Еще раз напомню прием, рассмотрите его сами на такой, к примеру, фразе:
«В приемах своих господин имел что-то солидное и высмаркивался чрезвычайно громко».
Или в заключительном предложении первой главы:
«Такое мнение, весьма лестное для гостя, составилось о нем в городе, и оно держалось до тех пор, покамест одно странное свойство гостя и предприятие, или, как говорят в провинциях, пассаж, о котором читатель скоро узнает, не привело в совершенное недоумение почти всего города».
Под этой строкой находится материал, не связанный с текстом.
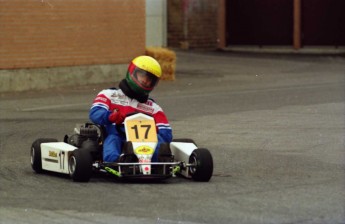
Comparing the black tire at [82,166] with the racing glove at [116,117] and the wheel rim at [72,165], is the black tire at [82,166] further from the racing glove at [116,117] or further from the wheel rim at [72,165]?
the racing glove at [116,117]

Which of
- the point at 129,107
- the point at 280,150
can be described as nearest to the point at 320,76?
the point at 280,150

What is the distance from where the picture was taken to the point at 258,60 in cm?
3141

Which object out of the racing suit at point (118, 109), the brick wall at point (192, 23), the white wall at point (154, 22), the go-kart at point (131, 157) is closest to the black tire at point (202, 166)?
the go-kart at point (131, 157)

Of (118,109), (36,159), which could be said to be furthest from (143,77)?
(36,159)

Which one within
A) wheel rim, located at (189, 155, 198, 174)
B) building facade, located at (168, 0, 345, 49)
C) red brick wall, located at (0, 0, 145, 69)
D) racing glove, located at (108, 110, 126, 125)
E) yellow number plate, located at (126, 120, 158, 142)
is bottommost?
building facade, located at (168, 0, 345, 49)

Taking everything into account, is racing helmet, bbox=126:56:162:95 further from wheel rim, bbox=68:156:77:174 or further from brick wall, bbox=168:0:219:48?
brick wall, bbox=168:0:219:48

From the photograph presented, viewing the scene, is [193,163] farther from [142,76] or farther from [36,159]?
[36,159]

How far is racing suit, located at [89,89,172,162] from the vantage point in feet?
34.9

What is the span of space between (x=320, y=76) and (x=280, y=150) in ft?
44.2

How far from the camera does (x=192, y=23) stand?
113 ft

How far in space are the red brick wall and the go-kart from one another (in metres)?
11.0

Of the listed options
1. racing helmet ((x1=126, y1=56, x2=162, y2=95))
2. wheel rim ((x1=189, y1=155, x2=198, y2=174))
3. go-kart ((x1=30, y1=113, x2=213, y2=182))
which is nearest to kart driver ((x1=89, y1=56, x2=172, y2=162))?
racing helmet ((x1=126, y1=56, x2=162, y2=95))

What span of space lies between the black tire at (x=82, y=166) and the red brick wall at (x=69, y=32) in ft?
38.7

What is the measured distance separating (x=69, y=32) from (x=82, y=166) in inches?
520
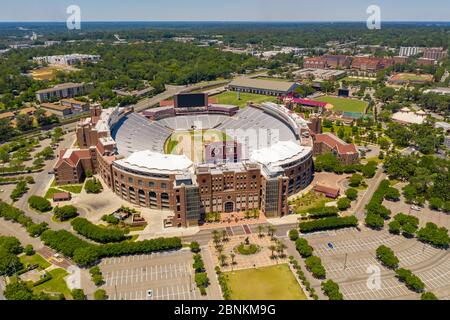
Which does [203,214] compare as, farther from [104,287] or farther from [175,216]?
[104,287]

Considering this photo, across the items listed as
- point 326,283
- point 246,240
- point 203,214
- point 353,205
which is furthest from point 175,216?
point 353,205

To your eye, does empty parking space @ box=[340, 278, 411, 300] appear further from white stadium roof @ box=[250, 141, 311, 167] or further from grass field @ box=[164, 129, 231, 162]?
grass field @ box=[164, 129, 231, 162]

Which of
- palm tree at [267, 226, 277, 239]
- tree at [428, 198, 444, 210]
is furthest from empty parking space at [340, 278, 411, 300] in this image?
tree at [428, 198, 444, 210]

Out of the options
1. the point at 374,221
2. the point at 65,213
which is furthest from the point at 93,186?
the point at 374,221

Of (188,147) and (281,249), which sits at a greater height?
(188,147)

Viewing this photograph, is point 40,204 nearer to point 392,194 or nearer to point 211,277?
point 211,277

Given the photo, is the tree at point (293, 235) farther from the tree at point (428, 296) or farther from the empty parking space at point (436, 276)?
the tree at point (428, 296)
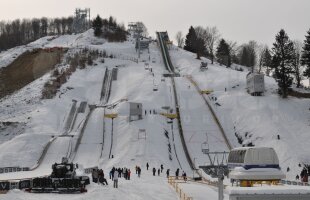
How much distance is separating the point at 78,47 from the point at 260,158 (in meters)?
85.9

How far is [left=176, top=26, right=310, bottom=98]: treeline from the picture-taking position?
72125mm

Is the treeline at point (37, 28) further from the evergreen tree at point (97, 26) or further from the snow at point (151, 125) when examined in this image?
the snow at point (151, 125)

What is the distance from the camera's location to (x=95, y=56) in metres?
104

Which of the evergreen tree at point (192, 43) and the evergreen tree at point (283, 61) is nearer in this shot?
the evergreen tree at point (283, 61)

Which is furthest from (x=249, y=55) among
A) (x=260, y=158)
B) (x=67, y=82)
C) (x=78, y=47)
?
(x=260, y=158)

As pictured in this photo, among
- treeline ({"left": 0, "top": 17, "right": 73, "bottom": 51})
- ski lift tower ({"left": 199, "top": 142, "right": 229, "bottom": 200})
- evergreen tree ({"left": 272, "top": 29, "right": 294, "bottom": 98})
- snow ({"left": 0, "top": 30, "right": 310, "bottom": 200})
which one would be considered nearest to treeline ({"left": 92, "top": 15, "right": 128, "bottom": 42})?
snow ({"left": 0, "top": 30, "right": 310, "bottom": 200})

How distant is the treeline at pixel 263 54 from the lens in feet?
237

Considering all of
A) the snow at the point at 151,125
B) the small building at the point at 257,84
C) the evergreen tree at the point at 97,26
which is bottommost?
the snow at the point at 151,125

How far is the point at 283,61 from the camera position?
73562mm

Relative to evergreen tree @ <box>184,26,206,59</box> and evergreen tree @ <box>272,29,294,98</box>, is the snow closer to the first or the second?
evergreen tree @ <box>272,29,294,98</box>

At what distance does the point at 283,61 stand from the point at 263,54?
194 ft

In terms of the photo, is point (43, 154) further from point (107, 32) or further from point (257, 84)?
point (107, 32)

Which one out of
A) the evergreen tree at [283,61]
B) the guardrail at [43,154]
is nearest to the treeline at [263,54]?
the evergreen tree at [283,61]

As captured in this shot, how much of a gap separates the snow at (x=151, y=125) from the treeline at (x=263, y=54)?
12.0 ft
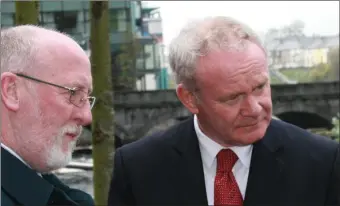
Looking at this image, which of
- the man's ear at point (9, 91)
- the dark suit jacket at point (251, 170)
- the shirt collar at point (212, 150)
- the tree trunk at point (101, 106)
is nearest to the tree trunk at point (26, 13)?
the tree trunk at point (101, 106)

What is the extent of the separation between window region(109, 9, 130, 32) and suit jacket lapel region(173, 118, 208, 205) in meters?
16.6

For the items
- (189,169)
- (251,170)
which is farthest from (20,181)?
(251,170)

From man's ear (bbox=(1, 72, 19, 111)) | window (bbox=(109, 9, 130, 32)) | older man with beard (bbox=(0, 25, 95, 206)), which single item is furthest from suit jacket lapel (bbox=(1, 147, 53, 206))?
window (bbox=(109, 9, 130, 32))

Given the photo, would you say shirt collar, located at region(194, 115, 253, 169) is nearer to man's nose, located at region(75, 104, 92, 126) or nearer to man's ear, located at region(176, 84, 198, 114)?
man's ear, located at region(176, 84, 198, 114)

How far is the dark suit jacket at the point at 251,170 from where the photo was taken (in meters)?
2.03

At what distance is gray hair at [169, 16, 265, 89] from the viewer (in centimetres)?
194

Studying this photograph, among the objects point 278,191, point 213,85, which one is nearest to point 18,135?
point 213,85

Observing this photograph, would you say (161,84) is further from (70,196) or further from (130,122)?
(70,196)

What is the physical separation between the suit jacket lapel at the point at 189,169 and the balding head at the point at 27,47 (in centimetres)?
61

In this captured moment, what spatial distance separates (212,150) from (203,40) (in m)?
0.37

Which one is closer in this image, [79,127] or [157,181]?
[79,127]

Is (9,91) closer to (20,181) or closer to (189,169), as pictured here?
(20,181)

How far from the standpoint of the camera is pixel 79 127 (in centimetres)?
169

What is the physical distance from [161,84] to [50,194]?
32.5 meters
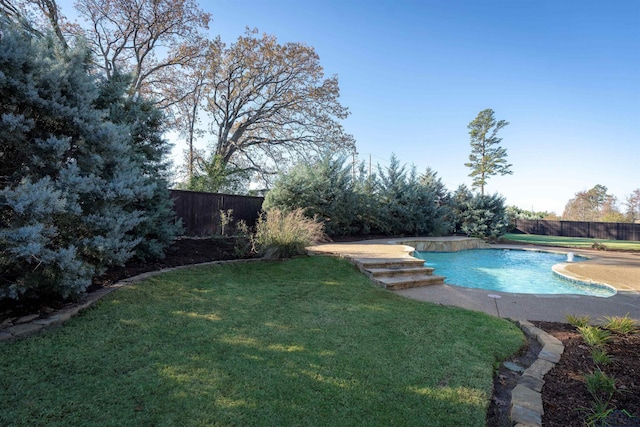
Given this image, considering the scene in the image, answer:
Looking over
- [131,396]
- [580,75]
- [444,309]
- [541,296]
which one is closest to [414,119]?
[580,75]

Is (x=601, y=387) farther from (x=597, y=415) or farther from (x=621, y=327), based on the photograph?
(x=621, y=327)

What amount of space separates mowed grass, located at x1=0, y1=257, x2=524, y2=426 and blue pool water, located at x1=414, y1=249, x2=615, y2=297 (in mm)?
4197

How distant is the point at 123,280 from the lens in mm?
3754

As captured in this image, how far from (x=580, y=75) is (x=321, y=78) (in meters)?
11.0

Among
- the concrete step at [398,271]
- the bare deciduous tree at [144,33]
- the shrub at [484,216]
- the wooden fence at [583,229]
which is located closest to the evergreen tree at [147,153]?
the concrete step at [398,271]

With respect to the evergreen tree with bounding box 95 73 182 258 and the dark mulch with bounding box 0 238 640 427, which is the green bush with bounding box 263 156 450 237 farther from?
the dark mulch with bounding box 0 238 640 427

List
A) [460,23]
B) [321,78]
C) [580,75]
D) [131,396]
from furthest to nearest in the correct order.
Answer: [321,78] < [580,75] < [460,23] < [131,396]

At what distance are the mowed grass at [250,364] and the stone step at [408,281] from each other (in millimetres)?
1134

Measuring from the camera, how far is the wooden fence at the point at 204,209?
8.28m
«Лестное мнение» сменяется «совершенным недоумением» – здесь это происходит на уровне предложения, но резюмирует и сюжет книги в целом. Вся книга построена на приеме плюс-минус. Она убийственно однообразна в этом смысле: вы ступаете на ступеньку – ступенька обваливается (лестница, допустим, при этом оседает), вы ступаете на следующую ступеньку – происходит то же самое.[112]
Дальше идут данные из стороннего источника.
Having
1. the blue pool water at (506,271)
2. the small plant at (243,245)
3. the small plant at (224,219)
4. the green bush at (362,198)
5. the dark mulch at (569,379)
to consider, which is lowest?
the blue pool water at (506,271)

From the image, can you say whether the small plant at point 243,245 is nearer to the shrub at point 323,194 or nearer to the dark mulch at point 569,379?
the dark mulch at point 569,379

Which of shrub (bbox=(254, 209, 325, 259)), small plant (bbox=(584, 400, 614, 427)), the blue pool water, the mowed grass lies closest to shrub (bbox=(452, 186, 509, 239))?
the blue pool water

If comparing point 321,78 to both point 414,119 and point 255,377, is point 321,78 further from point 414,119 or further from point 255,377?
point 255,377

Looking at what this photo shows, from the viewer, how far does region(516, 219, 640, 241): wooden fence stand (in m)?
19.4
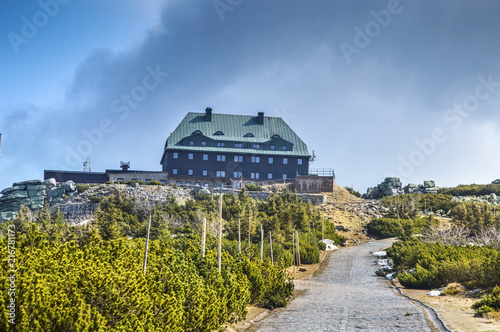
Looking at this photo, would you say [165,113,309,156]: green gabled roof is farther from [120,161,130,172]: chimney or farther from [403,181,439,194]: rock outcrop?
[403,181,439,194]: rock outcrop

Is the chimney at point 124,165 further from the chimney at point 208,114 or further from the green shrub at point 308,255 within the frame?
the green shrub at point 308,255

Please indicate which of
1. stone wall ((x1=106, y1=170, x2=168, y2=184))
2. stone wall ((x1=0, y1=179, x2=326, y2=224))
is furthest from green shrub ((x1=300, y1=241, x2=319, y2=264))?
stone wall ((x1=106, y1=170, x2=168, y2=184))

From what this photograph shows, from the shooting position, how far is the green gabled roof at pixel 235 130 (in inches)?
2987

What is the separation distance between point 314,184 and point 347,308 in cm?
4902

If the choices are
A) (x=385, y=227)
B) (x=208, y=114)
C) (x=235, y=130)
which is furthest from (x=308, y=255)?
(x=208, y=114)

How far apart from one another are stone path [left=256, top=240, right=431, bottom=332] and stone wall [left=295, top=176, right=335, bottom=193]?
31803 mm

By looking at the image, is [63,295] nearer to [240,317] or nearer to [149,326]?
[149,326]

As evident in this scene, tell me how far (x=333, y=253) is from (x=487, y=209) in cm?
2418

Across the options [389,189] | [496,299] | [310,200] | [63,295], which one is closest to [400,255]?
[496,299]

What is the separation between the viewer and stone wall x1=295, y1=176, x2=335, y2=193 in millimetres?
72500

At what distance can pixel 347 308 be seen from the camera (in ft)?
80.2

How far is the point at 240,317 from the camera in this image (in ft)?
72.3

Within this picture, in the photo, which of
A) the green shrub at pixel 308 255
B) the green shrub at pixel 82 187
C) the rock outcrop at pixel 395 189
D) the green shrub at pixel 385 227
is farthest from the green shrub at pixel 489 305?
the rock outcrop at pixel 395 189

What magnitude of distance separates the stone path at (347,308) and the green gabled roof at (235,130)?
38195mm
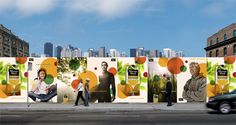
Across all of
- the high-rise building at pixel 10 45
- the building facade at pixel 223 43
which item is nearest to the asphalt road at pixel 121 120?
the building facade at pixel 223 43

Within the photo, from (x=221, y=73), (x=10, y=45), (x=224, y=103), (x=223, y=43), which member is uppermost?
(x=10, y=45)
Примечательно то, что этот основной прием в первых же строках произведения персонифицируется. Вот начало книги:
«В ворота гостиницы губернского города NN въехала довольно красивая рессорная небольшая бричка, в какой ездят холостяки: отставные подполковники, штабс-капитаны, помещики, имеющие около сотни душ крестьян, – словом, все те, которых называют господами средней руки. В бричке сидел господин, не красавец, но и не дурной наружности, ни слишком толст, ни слишком тонок; нельзя сказать, чтобы стар, однако ж и не так, чтобы слишком молод. Въезд его не произвел в городе совершенно никакого шума и не был сопровожден ничем особенным; только два русские мужика, стоявшие у дверей кабака против гостиницы, сделали кое-какие замечания, относившиеся, впрочем, более к экипажу, чем к сидевшему в нем. “Вишь ты, – сказал один другому, – вон какое колесо! что ты думаешь, доедет то колесо, если б случилось, в Москву или не доедет?” – “Доедет”, – отвечал другой. “А в Казань-то, я думаю, не доедет?” – “В Казань не доедет”, – отвечал другой. Этим разговор и кончился. Да еще, когда бричка подъехала к гостинице, встретился молодой человек в белых канифасовых панталонах, весьма узких и коротких, во фраке с покушеньями на моду, из-под которого видна была манишка, застегнутая тульскою булавкою с бронзовым пистолетом. Молодой человек оборотился назад, посмотрел экипаж, придержал рукою картуз, чуть не слетевший от ветра, и пошел своей дорогой».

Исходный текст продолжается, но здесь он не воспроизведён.